| PROVIDED MATERIAL |
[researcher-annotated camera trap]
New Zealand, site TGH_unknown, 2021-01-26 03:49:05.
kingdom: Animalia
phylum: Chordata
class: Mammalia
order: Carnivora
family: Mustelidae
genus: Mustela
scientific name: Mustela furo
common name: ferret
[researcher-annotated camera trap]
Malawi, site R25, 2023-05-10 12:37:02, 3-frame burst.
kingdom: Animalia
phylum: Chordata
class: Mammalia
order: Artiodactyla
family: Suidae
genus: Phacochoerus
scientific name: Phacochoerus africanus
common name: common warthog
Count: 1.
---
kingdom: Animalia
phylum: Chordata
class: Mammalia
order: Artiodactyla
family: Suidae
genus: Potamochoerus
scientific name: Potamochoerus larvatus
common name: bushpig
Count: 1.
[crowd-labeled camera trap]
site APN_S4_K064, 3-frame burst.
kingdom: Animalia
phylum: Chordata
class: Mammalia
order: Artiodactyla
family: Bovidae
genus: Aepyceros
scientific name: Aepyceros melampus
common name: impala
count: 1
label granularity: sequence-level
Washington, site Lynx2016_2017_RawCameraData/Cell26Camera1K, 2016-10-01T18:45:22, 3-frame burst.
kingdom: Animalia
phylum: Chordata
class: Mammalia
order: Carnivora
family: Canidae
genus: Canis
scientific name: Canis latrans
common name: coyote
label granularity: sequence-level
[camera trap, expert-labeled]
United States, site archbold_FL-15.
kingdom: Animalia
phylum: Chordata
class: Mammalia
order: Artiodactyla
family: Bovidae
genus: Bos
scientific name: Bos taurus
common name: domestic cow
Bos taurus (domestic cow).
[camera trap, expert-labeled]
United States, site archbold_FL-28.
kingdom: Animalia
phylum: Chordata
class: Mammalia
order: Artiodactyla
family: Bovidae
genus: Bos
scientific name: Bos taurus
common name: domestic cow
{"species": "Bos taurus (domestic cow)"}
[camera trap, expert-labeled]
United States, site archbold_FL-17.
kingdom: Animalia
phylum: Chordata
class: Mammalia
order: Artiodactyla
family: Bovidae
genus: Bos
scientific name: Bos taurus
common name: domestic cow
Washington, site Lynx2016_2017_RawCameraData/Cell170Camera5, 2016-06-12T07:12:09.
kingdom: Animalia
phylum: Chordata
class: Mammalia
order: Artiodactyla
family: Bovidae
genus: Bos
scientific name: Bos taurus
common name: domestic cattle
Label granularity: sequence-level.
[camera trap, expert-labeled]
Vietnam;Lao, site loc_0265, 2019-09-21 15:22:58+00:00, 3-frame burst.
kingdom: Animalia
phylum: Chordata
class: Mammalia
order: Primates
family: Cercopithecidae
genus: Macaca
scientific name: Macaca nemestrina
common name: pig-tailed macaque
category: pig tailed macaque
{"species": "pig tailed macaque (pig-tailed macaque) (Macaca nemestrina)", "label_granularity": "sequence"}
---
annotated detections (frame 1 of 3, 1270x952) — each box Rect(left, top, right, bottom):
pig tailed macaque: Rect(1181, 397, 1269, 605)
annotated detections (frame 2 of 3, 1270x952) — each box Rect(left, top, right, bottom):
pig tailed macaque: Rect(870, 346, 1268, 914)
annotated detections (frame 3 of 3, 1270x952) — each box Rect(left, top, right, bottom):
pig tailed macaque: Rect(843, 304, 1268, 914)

| PROBLEM DESCRIPTION |
Scan the entries above for the word "species". Report the lines that hold it.

| ANSWER TO THIS PROBLEM |
{"species": "Bos taurus (domestic cow)"}
{"species": "pig tailed macaque (pig-tailed macaque) (Macaca nemestrina)", "label_granularity": "sequence"}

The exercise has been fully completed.